[Start PROVIDED MATERIAL]
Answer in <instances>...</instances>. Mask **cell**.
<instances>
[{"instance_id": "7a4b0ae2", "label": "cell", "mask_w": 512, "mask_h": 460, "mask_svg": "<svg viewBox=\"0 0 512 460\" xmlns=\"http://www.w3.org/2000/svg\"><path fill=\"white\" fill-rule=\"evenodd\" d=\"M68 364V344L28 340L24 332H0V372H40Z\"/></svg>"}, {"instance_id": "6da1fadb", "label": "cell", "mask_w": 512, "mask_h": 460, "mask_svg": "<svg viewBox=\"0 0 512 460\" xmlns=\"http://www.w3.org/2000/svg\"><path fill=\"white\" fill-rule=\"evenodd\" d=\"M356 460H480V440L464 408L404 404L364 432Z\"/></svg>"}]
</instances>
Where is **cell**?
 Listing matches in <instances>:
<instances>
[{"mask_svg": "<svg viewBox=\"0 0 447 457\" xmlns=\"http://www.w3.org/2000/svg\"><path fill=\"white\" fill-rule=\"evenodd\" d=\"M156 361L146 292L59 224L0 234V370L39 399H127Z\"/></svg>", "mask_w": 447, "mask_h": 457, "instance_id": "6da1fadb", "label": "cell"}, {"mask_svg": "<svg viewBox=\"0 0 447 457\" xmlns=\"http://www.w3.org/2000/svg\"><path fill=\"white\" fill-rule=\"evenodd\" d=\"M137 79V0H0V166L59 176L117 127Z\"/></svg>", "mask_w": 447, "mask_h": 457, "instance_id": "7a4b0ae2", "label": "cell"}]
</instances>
[End PROVIDED MATERIAL]
Retype all of the data above without changing a single character.

Answer in <instances>...</instances>. Mask **cell**.
<instances>
[{"instance_id": "7a4b0ae2", "label": "cell", "mask_w": 512, "mask_h": 460, "mask_svg": "<svg viewBox=\"0 0 512 460\" xmlns=\"http://www.w3.org/2000/svg\"><path fill=\"white\" fill-rule=\"evenodd\" d=\"M68 364V344L28 340L24 332H0V372H40Z\"/></svg>"}, {"instance_id": "6da1fadb", "label": "cell", "mask_w": 512, "mask_h": 460, "mask_svg": "<svg viewBox=\"0 0 512 460\" xmlns=\"http://www.w3.org/2000/svg\"><path fill=\"white\" fill-rule=\"evenodd\" d=\"M356 460H480V440L464 408L404 404L364 432Z\"/></svg>"}]
</instances>
Where is **cell**?
 Listing matches in <instances>:
<instances>
[{"mask_svg": "<svg viewBox=\"0 0 447 457\" xmlns=\"http://www.w3.org/2000/svg\"><path fill=\"white\" fill-rule=\"evenodd\" d=\"M156 361L146 292L59 224L0 234V370L39 399H127Z\"/></svg>", "mask_w": 447, "mask_h": 457, "instance_id": "6da1fadb", "label": "cell"}, {"mask_svg": "<svg viewBox=\"0 0 447 457\" xmlns=\"http://www.w3.org/2000/svg\"><path fill=\"white\" fill-rule=\"evenodd\" d=\"M137 79V0H0V166L59 176L117 127Z\"/></svg>", "mask_w": 447, "mask_h": 457, "instance_id": "7a4b0ae2", "label": "cell"}]
</instances>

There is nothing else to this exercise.